La Loupe et L’Aube, deux hebdomadaires d’opposition, ont été piratés : de fausses éditions, au contenu tronqué, ont été distribuées. Les deux journaux y voient une manœuvre du gouvernement.
La Loupe et L’Aube, deux hebdomadaires d’opposition, ont été piratés : de fausses éditions, au contenu tronqué, ont été distribuées. Les deux journaux y voient une manœuvre du gouvernement.
Le 8 septembre, La Loupe et L’Aube ont annoncé, par voie de communiqué de presse, l’arrêt temporaire de leur publication. Cette suspension fait suite aux lourdes pressions subies par les deux titres : les dernières éditions ont été piratées pour présenter un contenu favorable au régime. Pour la rédaction des deux journaux, le coupable ne fait aucun doute : il s’agit du gouvernement, excédé par leur voix dissidente.
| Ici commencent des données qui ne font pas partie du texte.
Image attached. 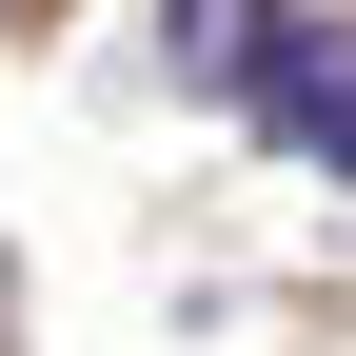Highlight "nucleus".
Segmentation results:
<instances>
[{
    "instance_id": "obj_1",
    "label": "nucleus",
    "mask_w": 356,
    "mask_h": 356,
    "mask_svg": "<svg viewBox=\"0 0 356 356\" xmlns=\"http://www.w3.org/2000/svg\"><path fill=\"white\" fill-rule=\"evenodd\" d=\"M238 99H257V139H277L297 178H356V40H257V60H238Z\"/></svg>"
},
{
    "instance_id": "obj_2",
    "label": "nucleus",
    "mask_w": 356,
    "mask_h": 356,
    "mask_svg": "<svg viewBox=\"0 0 356 356\" xmlns=\"http://www.w3.org/2000/svg\"><path fill=\"white\" fill-rule=\"evenodd\" d=\"M159 40H178V79H198V99H238V60L277 40V0H159Z\"/></svg>"
}]
</instances>
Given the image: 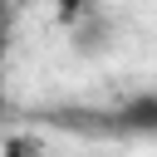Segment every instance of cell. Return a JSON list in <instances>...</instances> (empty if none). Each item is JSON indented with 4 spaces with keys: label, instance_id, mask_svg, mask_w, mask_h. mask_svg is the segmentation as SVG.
Instances as JSON below:
<instances>
[{
    "label": "cell",
    "instance_id": "obj_2",
    "mask_svg": "<svg viewBox=\"0 0 157 157\" xmlns=\"http://www.w3.org/2000/svg\"><path fill=\"white\" fill-rule=\"evenodd\" d=\"M108 39H113V25H108V15H103V10H93L88 20H78V25L69 29L74 54H103V49H108Z\"/></svg>",
    "mask_w": 157,
    "mask_h": 157
},
{
    "label": "cell",
    "instance_id": "obj_4",
    "mask_svg": "<svg viewBox=\"0 0 157 157\" xmlns=\"http://www.w3.org/2000/svg\"><path fill=\"white\" fill-rule=\"evenodd\" d=\"M93 10H98L93 0H69V5H59V10H54V20H59L64 29H74V25H78V20H88Z\"/></svg>",
    "mask_w": 157,
    "mask_h": 157
},
{
    "label": "cell",
    "instance_id": "obj_6",
    "mask_svg": "<svg viewBox=\"0 0 157 157\" xmlns=\"http://www.w3.org/2000/svg\"><path fill=\"white\" fill-rule=\"evenodd\" d=\"M10 113H15V108H10V93H5V83H0V123H10Z\"/></svg>",
    "mask_w": 157,
    "mask_h": 157
},
{
    "label": "cell",
    "instance_id": "obj_5",
    "mask_svg": "<svg viewBox=\"0 0 157 157\" xmlns=\"http://www.w3.org/2000/svg\"><path fill=\"white\" fill-rule=\"evenodd\" d=\"M10 29H15V5H0V54L10 44Z\"/></svg>",
    "mask_w": 157,
    "mask_h": 157
},
{
    "label": "cell",
    "instance_id": "obj_3",
    "mask_svg": "<svg viewBox=\"0 0 157 157\" xmlns=\"http://www.w3.org/2000/svg\"><path fill=\"white\" fill-rule=\"evenodd\" d=\"M0 157H44V142L34 132H10L0 142Z\"/></svg>",
    "mask_w": 157,
    "mask_h": 157
},
{
    "label": "cell",
    "instance_id": "obj_1",
    "mask_svg": "<svg viewBox=\"0 0 157 157\" xmlns=\"http://www.w3.org/2000/svg\"><path fill=\"white\" fill-rule=\"evenodd\" d=\"M108 123H113V137H157V88H142L113 103Z\"/></svg>",
    "mask_w": 157,
    "mask_h": 157
}]
</instances>
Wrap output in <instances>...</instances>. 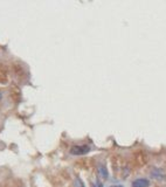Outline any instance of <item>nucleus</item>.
I'll use <instances>...</instances> for the list:
<instances>
[{
	"mask_svg": "<svg viewBox=\"0 0 166 187\" xmlns=\"http://www.w3.org/2000/svg\"><path fill=\"white\" fill-rule=\"evenodd\" d=\"M90 151V147L88 145H75L70 149V153L74 155H83L87 154Z\"/></svg>",
	"mask_w": 166,
	"mask_h": 187,
	"instance_id": "f257e3e1",
	"label": "nucleus"
},
{
	"mask_svg": "<svg viewBox=\"0 0 166 187\" xmlns=\"http://www.w3.org/2000/svg\"><path fill=\"white\" fill-rule=\"evenodd\" d=\"M150 181L147 179H136L132 182V187H149Z\"/></svg>",
	"mask_w": 166,
	"mask_h": 187,
	"instance_id": "f03ea898",
	"label": "nucleus"
},
{
	"mask_svg": "<svg viewBox=\"0 0 166 187\" xmlns=\"http://www.w3.org/2000/svg\"><path fill=\"white\" fill-rule=\"evenodd\" d=\"M98 172H100V176L103 178V179H107L108 178V171L104 166H100L98 167Z\"/></svg>",
	"mask_w": 166,
	"mask_h": 187,
	"instance_id": "7ed1b4c3",
	"label": "nucleus"
},
{
	"mask_svg": "<svg viewBox=\"0 0 166 187\" xmlns=\"http://www.w3.org/2000/svg\"><path fill=\"white\" fill-rule=\"evenodd\" d=\"M76 185H77V187H84L83 186V184L81 182V180H80V179H76Z\"/></svg>",
	"mask_w": 166,
	"mask_h": 187,
	"instance_id": "20e7f679",
	"label": "nucleus"
},
{
	"mask_svg": "<svg viewBox=\"0 0 166 187\" xmlns=\"http://www.w3.org/2000/svg\"><path fill=\"white\" fill-rule=\"evenodd\" d=\"M92 187H103V186L101 185L100 182H96V184H94V185H92Z\"/></svg>",
	"mask_w": 166,
	"mask_h": 187,
	"instance_id": "39448f33",
	"label": "nucleus"
},
{
	"mask_svg": "<svg viewBox=\"0 0 166 187\" xmlns=\"http://www.w3.org/2000/svg\"><path fill=\"white\" fill-rule=\"evenodd\" d=\"M111 187H123L122 185H115V186H111Z\"/></svg>",
	"mask_w": 166,
	"mask_h": 187,
	"instance_id": "423d86ee",
	"label": "nucleus"
},
{
	"mask_svg": "<svg viewBox=\"0 0 166 187\" xmlns=\"http://www.w3.org/2000/svg\"><path fill=\"white\" fill-rule=\"evenodd\" d=\"M1 97H2V94H1V92H0V99H1Z\"/></svg>",
	"mask_w": 166,
	"mask_h": 187,
	"instance_id": "0eeeda50",
	"label": "nucleus"
}]
</instances>
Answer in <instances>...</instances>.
Le porte-parole de la présidence Alain-Claude Bilie-By-Nze, interrogé par Reporters sans frontières, réfute ces accusations : « La présidence et le gouvernement de la République gabonaise n’ont jamais piraté un journal, quelle que soit la virulence de ses écrits ».
« Si le gouvernement était derrières ces manœuvres, il s’agirait d’une atteinte à la liberté d’information et d’un acte de censure inacceptables, déclare Virginie Dangles, adjointe à la directrice de la Recherche de Reporters sans frontières. Nous exhortons les autorités à identifier les responsables du piratage, afin que la publication de La Loupe et de L’Aube puisse reprendre dans les plus brefs délais. »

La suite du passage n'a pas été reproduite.